Problem requirements. Only the lines from the start of the data through the one containing "common name: springbok" belong in your answer; return them exactly.

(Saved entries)
------

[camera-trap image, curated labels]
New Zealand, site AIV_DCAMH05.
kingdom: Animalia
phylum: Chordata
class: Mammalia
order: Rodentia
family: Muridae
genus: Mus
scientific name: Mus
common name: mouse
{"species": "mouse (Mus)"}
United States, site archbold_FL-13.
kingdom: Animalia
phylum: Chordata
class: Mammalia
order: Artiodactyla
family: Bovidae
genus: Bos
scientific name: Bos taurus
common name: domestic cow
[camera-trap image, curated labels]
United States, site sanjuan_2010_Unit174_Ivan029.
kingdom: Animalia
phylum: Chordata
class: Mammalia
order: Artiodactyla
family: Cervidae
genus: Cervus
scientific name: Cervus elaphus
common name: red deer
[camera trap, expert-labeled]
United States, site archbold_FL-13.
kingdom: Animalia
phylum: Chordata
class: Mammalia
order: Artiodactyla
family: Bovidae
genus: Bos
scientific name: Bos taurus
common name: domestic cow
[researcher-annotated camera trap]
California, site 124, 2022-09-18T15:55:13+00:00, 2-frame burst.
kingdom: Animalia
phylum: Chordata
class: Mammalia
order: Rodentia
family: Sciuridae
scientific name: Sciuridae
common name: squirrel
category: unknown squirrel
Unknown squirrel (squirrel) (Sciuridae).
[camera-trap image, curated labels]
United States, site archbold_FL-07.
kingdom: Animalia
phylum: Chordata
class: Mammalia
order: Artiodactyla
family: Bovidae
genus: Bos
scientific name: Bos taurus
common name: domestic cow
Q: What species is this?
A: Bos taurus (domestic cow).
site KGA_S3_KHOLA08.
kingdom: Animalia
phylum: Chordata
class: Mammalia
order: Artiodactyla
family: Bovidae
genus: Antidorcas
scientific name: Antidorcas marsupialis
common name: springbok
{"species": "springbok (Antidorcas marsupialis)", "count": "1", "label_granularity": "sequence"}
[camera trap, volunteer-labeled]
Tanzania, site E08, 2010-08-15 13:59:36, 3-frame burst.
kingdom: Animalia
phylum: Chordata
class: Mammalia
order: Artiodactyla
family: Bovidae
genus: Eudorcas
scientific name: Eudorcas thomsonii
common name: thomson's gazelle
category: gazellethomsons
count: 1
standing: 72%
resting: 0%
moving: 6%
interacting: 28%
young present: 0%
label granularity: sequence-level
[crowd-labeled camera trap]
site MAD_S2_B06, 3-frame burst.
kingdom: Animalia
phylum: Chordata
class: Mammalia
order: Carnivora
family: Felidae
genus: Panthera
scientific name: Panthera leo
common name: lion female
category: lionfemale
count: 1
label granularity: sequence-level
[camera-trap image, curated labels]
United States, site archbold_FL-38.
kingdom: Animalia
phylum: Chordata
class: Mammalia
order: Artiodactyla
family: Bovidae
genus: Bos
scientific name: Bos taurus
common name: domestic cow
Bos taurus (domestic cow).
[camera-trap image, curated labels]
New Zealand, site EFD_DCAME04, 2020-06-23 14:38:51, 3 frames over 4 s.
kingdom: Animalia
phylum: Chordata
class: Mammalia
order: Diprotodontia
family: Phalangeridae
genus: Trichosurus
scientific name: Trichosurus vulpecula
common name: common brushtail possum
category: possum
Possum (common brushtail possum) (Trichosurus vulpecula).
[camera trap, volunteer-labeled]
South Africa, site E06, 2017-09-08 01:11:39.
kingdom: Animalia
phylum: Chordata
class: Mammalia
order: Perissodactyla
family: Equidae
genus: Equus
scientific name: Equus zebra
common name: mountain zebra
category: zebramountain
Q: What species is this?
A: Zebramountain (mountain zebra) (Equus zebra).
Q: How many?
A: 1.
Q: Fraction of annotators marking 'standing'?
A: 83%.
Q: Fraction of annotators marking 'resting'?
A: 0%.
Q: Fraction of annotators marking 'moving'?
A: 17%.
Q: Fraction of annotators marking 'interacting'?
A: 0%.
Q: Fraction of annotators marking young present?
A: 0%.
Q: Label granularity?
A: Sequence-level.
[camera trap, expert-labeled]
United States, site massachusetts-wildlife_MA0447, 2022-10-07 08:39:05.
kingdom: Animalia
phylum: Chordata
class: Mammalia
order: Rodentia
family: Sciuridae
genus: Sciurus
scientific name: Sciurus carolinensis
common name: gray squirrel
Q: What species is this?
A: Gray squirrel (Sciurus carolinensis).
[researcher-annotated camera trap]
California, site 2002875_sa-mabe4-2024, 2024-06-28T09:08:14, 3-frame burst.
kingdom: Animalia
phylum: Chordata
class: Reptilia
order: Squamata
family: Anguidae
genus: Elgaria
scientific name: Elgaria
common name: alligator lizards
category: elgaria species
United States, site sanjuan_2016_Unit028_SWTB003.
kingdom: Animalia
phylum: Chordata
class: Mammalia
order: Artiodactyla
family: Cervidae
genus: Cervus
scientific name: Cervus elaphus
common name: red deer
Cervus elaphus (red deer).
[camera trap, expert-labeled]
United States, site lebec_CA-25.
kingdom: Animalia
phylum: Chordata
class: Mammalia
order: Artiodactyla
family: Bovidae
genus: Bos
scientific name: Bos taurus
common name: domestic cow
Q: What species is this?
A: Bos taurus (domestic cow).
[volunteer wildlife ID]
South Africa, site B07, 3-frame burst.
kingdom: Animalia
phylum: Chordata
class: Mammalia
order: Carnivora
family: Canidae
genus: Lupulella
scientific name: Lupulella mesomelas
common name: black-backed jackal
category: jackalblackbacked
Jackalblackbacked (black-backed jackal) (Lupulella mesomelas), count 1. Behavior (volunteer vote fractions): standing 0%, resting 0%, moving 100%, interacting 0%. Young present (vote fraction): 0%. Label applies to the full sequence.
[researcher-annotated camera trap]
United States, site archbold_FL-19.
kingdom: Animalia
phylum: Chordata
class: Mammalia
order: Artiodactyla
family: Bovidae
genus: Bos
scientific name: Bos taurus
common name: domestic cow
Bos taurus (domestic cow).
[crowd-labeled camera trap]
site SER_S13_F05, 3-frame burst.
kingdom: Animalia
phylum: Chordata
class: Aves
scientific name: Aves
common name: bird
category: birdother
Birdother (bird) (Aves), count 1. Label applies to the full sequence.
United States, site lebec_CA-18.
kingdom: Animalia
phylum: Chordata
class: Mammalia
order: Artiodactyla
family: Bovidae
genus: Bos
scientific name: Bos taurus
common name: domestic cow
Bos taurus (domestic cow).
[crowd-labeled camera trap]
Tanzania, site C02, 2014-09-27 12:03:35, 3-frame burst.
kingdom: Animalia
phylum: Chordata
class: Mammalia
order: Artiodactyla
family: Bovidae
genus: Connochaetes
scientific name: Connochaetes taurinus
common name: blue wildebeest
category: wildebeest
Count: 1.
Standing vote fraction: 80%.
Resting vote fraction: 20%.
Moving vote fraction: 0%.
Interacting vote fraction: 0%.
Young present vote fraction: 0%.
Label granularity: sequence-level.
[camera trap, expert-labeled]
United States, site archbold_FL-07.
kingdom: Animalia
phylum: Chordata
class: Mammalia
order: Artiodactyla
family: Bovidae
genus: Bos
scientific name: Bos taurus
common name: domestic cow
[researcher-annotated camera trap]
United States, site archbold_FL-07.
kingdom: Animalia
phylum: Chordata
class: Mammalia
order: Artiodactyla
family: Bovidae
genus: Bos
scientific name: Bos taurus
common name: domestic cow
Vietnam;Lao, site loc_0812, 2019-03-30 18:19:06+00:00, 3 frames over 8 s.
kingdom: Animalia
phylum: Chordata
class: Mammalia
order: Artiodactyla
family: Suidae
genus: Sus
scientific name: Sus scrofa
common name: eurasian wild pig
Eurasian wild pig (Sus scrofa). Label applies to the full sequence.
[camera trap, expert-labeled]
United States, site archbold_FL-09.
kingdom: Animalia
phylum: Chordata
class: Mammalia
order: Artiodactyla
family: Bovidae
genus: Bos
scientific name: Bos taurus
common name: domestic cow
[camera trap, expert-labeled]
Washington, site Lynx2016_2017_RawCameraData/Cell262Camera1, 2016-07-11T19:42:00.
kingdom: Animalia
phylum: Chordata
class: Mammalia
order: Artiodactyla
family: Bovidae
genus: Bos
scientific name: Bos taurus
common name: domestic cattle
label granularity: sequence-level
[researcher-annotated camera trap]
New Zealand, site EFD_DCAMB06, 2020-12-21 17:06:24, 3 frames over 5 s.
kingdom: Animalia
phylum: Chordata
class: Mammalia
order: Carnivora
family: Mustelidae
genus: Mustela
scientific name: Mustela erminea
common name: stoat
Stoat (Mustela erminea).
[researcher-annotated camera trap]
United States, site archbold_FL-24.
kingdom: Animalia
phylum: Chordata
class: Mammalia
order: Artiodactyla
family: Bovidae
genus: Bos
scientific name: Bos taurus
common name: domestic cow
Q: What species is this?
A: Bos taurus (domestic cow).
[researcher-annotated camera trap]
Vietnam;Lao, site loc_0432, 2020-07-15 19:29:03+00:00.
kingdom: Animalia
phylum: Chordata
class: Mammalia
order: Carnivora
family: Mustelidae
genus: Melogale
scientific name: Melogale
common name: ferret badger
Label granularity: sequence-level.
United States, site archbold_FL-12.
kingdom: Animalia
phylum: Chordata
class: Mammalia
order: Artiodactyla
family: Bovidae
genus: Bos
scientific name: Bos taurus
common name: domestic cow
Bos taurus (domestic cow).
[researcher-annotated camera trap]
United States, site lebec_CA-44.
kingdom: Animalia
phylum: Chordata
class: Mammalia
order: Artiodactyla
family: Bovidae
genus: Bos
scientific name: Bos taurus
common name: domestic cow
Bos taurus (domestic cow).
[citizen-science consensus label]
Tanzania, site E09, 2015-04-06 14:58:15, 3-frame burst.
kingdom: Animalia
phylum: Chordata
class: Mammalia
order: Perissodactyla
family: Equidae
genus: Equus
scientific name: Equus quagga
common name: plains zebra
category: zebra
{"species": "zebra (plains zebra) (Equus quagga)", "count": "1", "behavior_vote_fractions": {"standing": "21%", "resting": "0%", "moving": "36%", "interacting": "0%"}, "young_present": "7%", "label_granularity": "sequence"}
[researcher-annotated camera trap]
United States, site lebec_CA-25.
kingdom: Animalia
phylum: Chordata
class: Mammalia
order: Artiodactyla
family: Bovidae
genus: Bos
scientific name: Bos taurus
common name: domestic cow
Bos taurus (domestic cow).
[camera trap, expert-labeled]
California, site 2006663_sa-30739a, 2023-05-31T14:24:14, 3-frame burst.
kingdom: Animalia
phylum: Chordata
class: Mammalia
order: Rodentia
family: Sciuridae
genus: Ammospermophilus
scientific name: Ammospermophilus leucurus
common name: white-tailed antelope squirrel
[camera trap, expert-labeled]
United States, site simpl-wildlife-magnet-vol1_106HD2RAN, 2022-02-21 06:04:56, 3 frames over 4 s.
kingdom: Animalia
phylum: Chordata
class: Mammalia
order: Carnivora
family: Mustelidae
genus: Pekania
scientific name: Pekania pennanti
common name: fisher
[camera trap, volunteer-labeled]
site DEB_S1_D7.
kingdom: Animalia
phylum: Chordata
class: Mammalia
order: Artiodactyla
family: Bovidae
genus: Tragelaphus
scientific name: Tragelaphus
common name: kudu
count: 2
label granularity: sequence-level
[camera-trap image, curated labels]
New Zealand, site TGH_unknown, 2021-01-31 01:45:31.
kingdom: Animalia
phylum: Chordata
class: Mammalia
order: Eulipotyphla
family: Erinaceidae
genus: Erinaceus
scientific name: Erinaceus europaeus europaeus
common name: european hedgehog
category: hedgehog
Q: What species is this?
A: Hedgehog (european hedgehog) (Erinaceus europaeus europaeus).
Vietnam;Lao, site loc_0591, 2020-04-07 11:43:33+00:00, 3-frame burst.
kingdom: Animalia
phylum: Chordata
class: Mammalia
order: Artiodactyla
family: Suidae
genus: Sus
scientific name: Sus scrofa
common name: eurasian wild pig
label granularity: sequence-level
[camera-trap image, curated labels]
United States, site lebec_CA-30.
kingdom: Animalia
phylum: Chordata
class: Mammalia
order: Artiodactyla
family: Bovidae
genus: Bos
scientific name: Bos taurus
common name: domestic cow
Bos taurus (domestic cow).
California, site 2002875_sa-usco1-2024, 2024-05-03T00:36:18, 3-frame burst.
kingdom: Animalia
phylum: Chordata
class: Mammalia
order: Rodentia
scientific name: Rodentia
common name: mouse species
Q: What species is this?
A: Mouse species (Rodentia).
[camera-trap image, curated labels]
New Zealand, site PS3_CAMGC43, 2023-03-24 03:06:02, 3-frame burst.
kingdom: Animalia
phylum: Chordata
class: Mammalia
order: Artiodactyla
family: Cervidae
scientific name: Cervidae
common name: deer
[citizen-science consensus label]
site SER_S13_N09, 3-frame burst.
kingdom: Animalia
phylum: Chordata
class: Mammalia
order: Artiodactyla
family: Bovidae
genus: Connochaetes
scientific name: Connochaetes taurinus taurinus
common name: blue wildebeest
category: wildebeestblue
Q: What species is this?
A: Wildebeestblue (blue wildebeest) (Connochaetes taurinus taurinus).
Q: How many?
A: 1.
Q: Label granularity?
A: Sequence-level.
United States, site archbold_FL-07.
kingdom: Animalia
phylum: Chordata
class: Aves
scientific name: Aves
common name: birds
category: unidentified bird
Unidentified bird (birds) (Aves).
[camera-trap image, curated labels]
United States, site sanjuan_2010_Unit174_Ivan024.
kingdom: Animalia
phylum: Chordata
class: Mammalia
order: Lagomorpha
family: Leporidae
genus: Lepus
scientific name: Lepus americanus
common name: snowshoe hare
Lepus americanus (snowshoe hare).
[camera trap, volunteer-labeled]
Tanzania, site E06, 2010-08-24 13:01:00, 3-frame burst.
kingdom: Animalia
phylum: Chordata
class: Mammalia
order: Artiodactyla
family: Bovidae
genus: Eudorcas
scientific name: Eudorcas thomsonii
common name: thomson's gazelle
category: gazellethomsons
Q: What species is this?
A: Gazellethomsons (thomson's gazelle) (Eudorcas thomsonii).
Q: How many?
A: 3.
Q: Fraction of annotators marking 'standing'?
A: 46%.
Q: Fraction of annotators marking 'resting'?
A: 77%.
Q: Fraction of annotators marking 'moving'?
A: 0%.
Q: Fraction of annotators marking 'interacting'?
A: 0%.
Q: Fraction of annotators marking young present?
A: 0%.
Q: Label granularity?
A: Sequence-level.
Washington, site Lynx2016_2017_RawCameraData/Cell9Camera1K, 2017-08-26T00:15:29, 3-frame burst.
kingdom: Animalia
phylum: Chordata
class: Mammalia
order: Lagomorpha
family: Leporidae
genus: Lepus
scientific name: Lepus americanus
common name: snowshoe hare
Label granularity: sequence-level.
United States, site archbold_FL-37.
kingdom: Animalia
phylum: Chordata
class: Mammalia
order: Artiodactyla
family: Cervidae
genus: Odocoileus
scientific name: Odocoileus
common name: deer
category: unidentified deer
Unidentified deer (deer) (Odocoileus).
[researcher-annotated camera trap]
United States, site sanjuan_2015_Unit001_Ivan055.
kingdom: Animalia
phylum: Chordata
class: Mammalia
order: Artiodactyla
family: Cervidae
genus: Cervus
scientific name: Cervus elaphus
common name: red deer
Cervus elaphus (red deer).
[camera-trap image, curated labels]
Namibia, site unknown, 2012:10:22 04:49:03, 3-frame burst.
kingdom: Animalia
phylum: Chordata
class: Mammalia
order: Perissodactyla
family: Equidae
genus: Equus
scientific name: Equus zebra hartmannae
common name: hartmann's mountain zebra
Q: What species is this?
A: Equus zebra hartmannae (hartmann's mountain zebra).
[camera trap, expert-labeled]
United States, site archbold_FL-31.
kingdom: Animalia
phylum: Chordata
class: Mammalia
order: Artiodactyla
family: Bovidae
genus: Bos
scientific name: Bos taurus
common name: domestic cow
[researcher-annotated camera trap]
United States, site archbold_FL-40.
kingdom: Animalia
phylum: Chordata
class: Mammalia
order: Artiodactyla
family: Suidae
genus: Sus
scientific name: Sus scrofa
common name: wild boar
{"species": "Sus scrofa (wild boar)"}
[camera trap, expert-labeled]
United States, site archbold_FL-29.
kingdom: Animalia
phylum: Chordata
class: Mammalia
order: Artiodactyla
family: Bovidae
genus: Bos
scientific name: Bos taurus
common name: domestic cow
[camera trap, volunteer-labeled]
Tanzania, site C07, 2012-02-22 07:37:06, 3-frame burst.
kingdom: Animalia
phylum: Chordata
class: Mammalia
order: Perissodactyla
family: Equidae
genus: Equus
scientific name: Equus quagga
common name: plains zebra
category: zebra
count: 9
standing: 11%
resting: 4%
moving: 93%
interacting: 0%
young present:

------

Output below.
[camera-trap image, curated labels]
New Zealand, site AIV_DCAMH05.
kingdom: Animalia
phylum: Chordata
class: Mammalia
order: Rodentia
family: Muridae
genus: Mus
scientific name: Mus
common name: mouse
{"species": "mouse (Mus)"}
United States, site archbold_FL-13.
kingdom: Animalia
phylum: Chordata
class: Mammalia
order: Artiodactyla
family: Bovidae
genus: Bos
scientific name: Bos taurus
common name: domestic cow
[camera-trap image, curated labels]
United States, site sanjuan_2010_Unit174_Ivan029.
kingdom: Animalia
phylum: Chordata
class: Mammalia
order: Artiodactyla
family: Cervidae
genus: Cervus
scientific name: Cervus elaphus
common name: red deer
[camera trap, expert-labeled]
United States, site archbold_FL-13.
kingdom: Animalia
phylum: Chordata
class: Mammalia
order: Artiodactyla
family: Bovidae
genus: Bos
scientific name: Bos taurus
common name: domestic cow
[researcher-annotated camera trap]
California, site 124, 2022-09-18T15:55:13+00:00, 2-frame burst.
kingdom: Animalia
phylum: Chordata
class: Mammalia
order: Rodentia
family: Sciuridae
scientific name: Sciuridae
common name: squirrel
category: unknown squirrel
Unknown squirrel (squirrel) (Sciuridae).
[camera-trap image, curated labels]
United States, site archbold_FL-07.
kingdom: Animalia
phylum: Chordata
class: Mammalia
order: Artiodactyla
family: Bovidae
genus: Bos
scientific name: Bos taurus
common name: domestic cow
Q: What species is this?
A: Bos taurus (domestic cow).
site KGA_S3_KHOLA08.
kingdom: Animalia
phylum: Chordata
class: Mammalia
order: Artiodactyla
family: Bovidae
genus: Antidorcas
scientific name: Antidorcas marsupialis
common name: springbok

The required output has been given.